Update (April 21, 2026): Per Reuters, Estée Lauder Companies Inc. has reportedly enlisted JPMorgan Chase & Co. to arrange roughly €5 billion ($5.89 billion) in financing for a potential takeover bid of Spanish beauty group Puig Brands SA, according to Spanish newspaper Expansion cited by Reuters. Estée Lauder has not yet commented publicly on the reported financing plans.
Update (April 7, 2026): A new report from Reuters is detailing what an Estee Lauder-Puig merger might look like.
Noting that the companies' founding families are meeting for negotiations, the merged group would be listed in New York.
The deal, conducted via a "cash-and-share public takeover bid" by Lauder, would create a major premium beauty group.
The deal could be done within weeks.
Previously (March 24, 2026): The Estée Lauder Companies Inc. (ELC) and Puig have officially confirmed they are in discussions regarding a potential business combination. While no final agreement has been reached, the talks signal a seismic shift in the prestige beauty landscape, potentially forming a company valued at about $40 billion.
The immediate reaction: a boost to Puig's stock price; a drop in the ELC stock price amid concerns about execution of such a large combination; and general uncertainty among analysts.
ELC's official statement, released March 23, read: The Estée Lauder Companies Inc. (NYSE: EL) confirms that it is in discussions regarding a potential business combination with Puig, in which the two companies would potentially merge their businesses. No final decision has been made, and no agreement has been reached. Unless and until an agreement is signed between the companies, there can be no assurances regarding the deal or its terms.
Coinciding with these high-stakes negotiations, the board of directors of Puig recently announced an evolution in its governance by separating the roles of chairman and CEO. Jose Manuel Albesa, formerly deputy CEO and beauty and fashion president, was recently named CEO of Puig. Albesa, who joined the firm in 1998, has been central to the international expansion of Puig’s fragrance and fashion portfolio.
Marc Puig has transitioned to the role of executive chairman, focusing specifically on M&A strategy—a critical role as the company engages with ELC—while remaining the custodian of the family's culture and values.
Puig recently surpassed €5 billion in annual sales, delivering +7.8% like-for-like (LFL) growth. The company currently holds three of the top 10 global fragrance spots with Rabanne, Carolina Herrera and Jean Paul Gaultier.
Meanwhile, Estée Lauder is showing some signs of recovery under its "Beauty Reimagined" plan, reporting a 4% organic sales increase and a 43% rise in adjusted EPS in its most recent quarter.

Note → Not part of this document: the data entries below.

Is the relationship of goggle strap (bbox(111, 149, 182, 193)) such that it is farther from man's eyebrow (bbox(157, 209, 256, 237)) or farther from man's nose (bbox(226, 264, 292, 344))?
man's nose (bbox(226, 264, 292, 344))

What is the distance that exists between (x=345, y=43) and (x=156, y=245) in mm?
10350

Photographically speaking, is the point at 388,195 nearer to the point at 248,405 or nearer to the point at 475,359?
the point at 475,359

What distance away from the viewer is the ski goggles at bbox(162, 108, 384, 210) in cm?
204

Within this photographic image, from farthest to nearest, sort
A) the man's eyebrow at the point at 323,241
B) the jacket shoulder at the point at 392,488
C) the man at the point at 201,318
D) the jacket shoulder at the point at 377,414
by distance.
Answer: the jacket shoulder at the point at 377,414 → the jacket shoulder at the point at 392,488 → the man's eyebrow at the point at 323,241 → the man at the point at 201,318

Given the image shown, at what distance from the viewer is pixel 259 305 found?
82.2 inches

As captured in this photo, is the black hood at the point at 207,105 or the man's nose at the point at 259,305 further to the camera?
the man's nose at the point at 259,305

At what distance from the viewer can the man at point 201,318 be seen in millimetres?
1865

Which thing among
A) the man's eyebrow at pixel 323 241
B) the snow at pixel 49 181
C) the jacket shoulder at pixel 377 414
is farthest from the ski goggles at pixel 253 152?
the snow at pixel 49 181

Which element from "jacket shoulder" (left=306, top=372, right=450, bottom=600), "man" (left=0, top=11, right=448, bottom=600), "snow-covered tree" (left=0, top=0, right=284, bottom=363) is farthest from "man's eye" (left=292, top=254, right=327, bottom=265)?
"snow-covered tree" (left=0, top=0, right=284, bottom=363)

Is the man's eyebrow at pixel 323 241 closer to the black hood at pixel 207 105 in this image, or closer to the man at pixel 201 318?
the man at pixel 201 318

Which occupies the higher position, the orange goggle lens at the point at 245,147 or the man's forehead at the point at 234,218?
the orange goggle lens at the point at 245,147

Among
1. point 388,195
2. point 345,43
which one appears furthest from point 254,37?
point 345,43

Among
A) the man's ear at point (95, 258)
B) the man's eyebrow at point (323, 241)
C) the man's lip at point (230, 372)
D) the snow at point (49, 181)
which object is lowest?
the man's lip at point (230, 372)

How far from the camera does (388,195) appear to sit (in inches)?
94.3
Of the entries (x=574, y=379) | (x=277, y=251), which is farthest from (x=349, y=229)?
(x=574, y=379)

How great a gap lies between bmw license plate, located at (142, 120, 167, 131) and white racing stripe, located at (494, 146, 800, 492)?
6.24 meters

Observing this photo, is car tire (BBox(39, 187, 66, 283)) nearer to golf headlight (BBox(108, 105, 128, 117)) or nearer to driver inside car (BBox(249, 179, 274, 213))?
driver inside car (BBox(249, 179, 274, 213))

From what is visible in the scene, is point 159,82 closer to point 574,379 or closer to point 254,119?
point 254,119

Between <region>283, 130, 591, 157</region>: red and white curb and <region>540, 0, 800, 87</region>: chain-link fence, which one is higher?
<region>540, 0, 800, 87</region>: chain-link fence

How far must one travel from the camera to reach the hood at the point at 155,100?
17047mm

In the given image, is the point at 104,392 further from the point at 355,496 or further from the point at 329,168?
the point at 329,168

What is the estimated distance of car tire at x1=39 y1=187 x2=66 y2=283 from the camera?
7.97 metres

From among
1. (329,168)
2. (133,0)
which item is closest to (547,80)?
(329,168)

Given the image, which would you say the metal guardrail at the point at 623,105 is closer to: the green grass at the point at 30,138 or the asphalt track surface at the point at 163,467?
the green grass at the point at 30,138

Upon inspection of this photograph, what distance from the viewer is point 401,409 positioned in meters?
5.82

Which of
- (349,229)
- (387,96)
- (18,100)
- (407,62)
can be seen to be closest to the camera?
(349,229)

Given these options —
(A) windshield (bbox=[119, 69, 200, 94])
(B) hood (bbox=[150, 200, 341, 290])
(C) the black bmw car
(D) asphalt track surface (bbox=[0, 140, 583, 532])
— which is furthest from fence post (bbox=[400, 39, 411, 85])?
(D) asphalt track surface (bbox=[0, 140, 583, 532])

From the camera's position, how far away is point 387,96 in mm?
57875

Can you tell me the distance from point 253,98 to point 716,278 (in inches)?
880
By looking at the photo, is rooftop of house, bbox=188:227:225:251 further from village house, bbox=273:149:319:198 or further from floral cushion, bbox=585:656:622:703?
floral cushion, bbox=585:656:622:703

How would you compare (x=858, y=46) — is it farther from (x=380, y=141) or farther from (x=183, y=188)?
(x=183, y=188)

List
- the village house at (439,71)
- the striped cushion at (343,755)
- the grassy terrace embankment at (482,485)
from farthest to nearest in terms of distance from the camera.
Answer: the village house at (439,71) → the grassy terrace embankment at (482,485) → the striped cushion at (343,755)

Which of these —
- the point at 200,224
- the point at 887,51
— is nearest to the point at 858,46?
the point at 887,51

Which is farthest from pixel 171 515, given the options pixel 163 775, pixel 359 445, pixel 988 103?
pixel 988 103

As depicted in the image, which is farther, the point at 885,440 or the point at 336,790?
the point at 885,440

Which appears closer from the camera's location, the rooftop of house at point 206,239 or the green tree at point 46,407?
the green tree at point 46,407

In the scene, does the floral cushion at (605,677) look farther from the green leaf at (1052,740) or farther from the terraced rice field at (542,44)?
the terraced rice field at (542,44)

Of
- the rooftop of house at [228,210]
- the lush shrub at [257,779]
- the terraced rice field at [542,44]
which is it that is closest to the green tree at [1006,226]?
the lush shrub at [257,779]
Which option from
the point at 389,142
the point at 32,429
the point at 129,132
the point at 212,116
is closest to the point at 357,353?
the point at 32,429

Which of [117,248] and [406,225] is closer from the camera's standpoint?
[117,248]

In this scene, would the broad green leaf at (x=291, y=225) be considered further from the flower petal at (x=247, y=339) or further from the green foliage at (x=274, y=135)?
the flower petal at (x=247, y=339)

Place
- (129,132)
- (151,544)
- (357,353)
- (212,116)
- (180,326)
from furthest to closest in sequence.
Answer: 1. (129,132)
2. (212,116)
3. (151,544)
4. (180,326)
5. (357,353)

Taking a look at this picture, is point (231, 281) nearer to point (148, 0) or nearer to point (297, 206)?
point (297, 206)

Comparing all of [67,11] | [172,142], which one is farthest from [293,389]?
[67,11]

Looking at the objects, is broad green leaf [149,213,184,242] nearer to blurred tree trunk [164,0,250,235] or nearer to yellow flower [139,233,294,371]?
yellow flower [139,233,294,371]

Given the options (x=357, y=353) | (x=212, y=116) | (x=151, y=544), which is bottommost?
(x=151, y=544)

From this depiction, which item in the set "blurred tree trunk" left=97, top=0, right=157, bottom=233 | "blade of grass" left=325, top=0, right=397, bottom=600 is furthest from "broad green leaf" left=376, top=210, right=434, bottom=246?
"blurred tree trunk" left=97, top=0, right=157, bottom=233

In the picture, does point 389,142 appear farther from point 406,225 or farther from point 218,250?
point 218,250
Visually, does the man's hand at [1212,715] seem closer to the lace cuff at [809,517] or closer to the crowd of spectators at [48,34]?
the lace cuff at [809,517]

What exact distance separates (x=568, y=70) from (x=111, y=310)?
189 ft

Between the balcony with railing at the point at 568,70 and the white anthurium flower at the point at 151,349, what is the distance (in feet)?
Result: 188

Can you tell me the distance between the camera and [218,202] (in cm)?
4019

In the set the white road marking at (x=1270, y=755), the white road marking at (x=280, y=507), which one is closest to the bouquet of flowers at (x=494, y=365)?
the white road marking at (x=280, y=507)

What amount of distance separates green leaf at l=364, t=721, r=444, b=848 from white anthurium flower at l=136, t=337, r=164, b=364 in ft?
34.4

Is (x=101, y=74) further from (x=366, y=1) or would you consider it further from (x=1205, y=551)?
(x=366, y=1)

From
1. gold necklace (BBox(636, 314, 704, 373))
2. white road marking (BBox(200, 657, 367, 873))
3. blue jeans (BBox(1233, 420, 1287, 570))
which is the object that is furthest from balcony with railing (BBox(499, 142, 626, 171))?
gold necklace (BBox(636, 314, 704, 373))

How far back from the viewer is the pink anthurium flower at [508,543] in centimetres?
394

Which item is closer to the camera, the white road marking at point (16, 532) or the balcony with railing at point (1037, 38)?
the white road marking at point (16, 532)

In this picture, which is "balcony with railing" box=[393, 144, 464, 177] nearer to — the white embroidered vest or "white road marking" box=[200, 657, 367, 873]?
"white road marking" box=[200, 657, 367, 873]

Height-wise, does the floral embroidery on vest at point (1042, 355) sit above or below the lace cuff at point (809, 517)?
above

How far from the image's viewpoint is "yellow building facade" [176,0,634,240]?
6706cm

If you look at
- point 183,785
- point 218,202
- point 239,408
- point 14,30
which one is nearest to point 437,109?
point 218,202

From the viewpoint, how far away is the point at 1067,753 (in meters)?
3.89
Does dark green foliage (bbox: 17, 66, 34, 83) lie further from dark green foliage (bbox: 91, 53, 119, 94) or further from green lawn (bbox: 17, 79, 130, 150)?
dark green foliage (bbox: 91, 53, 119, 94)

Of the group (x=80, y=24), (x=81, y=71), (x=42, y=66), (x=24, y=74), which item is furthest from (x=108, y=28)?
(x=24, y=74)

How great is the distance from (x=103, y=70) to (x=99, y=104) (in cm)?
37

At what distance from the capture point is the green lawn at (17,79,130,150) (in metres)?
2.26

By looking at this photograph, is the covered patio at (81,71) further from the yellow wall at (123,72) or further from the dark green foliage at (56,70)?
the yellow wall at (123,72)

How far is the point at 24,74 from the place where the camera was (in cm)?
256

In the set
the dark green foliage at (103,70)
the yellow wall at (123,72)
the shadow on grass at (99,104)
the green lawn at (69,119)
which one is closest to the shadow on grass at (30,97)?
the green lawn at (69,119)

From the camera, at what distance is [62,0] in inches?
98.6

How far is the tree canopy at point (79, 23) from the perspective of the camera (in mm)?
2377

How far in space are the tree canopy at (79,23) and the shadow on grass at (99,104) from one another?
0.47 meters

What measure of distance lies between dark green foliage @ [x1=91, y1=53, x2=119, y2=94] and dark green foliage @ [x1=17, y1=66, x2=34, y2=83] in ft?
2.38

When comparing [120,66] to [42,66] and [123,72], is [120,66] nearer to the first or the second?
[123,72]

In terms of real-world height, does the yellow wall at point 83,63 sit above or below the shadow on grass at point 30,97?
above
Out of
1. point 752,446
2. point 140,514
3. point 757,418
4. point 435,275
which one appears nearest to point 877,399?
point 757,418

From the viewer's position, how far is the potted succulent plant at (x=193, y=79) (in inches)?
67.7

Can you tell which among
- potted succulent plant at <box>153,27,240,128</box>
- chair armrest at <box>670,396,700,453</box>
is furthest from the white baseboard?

It is also considering some divestitures of underperforming brands.
A combination could create a strong force across all segments. Puig’s makeup division, led by Charlotte Tilbury, grew 13.7% in 2025. This would bolster ELC’s makeup category, which saw a more modest 1% growth recently.
EMEA remains Puig’s largest region, accounting for 55% of net revenue, while the Americas grew by 7.7% LFL in 2025, supported by Charlotte Tilbury's expansion on Amazon in the U.S. market. Puig saw explosive 21.7% LFL growth in APAC during 2025. This aligns with ELC’s recent double-digit retail growth in mainland China and market share gains in Japan.
Puig has moved its Capital Markets Day forward to April 14, 2026, in Madrid.